Welch eine Schar erklimmt die Stufen jetzt zu mir herauf:
wie freundlich rauschen ihre Banner mir
und wohlbekannt aus meines Tempels altem Dienst.
Empor! Empor! Mir ist, als würde ich erst jetzt
zur Göttin! Und als wäre des Olympos Glanz
nur eine Leere, etwa eine andre Nacht.
Dort, wo ich bin und wo ihr zuströmt, ist das Licht:
Wir nie Getrennten, stets Geeinten, wissen nichts
von Krieg. Und also wohnt der Friede unter uns!
Nicht da, nicht dort und etwa nicht umringt von uns
wie einer heiligen Schar, die einen Herrscher schützt.
Nein! Unsre Seelen sind in seiner Seele eins!
Uns trennen Sprachen, trennen Strom und Meere nicht.
Nicht trennen Götter noch der unbekannte Gott
die, denen aller Menschen Heil am Herzen liegt.
Was trennt, ist Irrtum, Irrtum, der allein den Haß
entfesselt, ist Unwissenheit, ist nackte Not
des Hungers! Nicht, was Göttliches im Menschen wohnt.
Denn dieses Göttliche ist Eros! Eros ist
der Schaffende, der Schöpfer! Alles, was da lebt,
ist Eros, ward aus Eros, wirkt in ihm und zeugt
ihn neu. Und Eros zeugt sie immer neu, die Welt!
Was ist der Sinn des Auges ohne ihn? Nur er
entschleiert Schönheit: dem Gehör wie dem Gesicht,
so dem Geruch wie dem Gefühl und nicht zuletzt
dem blitzbeschwingten, die Unendlichkeit im Nu
durchmessenden Gedanken. Beßre Diener haben Götter nicht.
Und darum laßt uns Eros feiern! Darum gilt
der fleischgewordnen Liebe dieses Fest, die sich
auswirkt im Geist! Und aus dem Geiste wiederum
in Wort und Ton, in Bildnerei aus Erz und Stein,
in Maß und Ordnung, kurz, in Tat und Tätigkeit.
Und also folgt mir in des deutschen Domes Liebesnacht
zu jenem Wunder, das untrüglich euch mein Wort
das heiligste euch nennt, das uns beschieden ist.
Doch euch nicht brauch' ich nennen, was ihr selber ja,
ein brennend Glück, in eures Herzens Herzen tragt.
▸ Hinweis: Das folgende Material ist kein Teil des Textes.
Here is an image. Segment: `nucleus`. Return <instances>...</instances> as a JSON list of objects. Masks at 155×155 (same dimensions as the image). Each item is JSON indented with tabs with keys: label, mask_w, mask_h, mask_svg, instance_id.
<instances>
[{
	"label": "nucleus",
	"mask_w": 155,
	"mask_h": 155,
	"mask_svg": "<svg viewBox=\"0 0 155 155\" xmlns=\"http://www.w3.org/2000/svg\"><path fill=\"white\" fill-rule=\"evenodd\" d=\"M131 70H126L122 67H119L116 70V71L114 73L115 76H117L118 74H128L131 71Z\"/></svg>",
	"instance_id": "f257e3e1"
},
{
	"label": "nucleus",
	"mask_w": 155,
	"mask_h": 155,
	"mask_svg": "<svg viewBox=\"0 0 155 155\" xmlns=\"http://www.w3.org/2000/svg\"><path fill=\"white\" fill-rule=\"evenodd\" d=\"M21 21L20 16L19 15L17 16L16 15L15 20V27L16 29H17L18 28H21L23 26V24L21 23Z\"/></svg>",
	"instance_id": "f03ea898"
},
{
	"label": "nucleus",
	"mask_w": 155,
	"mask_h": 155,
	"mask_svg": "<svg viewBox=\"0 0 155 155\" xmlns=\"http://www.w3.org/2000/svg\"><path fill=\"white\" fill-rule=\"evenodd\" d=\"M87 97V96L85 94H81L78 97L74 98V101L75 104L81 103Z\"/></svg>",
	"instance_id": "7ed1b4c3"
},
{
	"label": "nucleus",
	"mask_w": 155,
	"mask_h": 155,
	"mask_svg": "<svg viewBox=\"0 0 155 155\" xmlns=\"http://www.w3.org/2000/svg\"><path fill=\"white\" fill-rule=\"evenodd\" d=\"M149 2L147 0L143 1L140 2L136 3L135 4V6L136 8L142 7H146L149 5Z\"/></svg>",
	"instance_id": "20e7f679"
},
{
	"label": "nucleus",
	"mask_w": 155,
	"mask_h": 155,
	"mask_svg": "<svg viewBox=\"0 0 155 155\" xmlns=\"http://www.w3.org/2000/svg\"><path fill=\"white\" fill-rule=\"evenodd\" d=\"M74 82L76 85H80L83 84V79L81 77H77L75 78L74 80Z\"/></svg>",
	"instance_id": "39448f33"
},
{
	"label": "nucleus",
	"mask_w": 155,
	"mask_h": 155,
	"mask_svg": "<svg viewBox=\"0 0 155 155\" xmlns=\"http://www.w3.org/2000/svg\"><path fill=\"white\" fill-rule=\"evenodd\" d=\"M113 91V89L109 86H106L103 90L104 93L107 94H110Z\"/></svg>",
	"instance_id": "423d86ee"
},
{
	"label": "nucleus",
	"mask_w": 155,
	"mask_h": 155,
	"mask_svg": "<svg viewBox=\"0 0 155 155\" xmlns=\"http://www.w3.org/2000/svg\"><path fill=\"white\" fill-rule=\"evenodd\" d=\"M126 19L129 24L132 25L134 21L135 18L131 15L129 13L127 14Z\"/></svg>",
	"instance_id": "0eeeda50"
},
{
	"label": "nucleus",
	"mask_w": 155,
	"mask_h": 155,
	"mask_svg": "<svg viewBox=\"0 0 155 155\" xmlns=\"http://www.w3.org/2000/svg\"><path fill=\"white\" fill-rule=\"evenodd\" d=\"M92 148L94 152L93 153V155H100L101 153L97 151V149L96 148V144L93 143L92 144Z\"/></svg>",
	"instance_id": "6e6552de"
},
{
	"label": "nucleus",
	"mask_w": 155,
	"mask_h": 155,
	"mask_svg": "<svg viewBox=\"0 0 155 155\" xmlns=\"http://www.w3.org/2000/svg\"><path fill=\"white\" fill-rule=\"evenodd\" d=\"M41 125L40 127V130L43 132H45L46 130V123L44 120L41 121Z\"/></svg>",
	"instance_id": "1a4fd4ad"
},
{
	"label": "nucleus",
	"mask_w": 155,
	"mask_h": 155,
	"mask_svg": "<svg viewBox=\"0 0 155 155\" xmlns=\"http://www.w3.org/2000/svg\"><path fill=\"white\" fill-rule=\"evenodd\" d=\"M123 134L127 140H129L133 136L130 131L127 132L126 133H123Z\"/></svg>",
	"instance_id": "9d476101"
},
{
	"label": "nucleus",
Unter mächtigem Orgelklang und Glockenläuten, unter Vorantritt Athenens verschwindet der Zug nach und nach im Innern des Domes. Die Vorhänge schließen sich, und vor den ersten tritt der Direktor.

Der Direktor.
Ich war der Erste, ich bin der Letzte,
bin der Anfängliche und der Abschließende,
bin die Speise und der Genießende,
der Unbewegliche, nie zur Ruhe Gesetzte.
Ich bin der Laute und doch ganz verschwiegen.
Verschwiegner noch, als die dahinten liegen,
Menschen, Götter und Maschinisten,
kurz: die Puppen in meinen Puppenkisten,
die allerdings nun wieder lange Zeit
auch glänzen werden durch Schweigsamkeit.
Doch wer kommt dort heraufgestiegen? Was?
Du da! Was bist du für ein Eisenfresser?

Blücher (der säbelklirrend die Treppe heraufkommt).
Der Marschall Vorwärts!

Der Direktor.
                                        Wer? Ich kenn' dich besser:
marsch, marsch, in die Holzwolle, die Hobelspäne, das Seegras!
Du bist ein Püppchen meines Personals,
der Schatten eines toten Generals.

Blücher.
Was war das für ein Friedensbimmelbammeln?
Ich lebe noch!

Der Direktor.
                        So, so, Monsieur?!

Blücher.
Wir jehn nich nach Jedhsemane!
Trompete! Vorwärts! Blast zum Sammeln!
Wat soll mich denn dem Friedenstirili?
Ick bin for Infantrie und Kavallrie.

Der Direktor.
In deine Kiste!

Blücher.
                          Wie? Was? Kiste? Zieh! (Er hat den Degen gezückt.)

Der Direktor.
Du wackrer Graukopf, lieg an deinem Ort!
Was leben bleiben soll, das sei dein Wort.
Ich schenk' es Deutschland, brenn' es in sein Herz –
nicht deine Kriegslust, aber dein: Vorwärts!!

Der alte Marschall, vom Stab des Direktors berührt, sinkt entseelt nieder.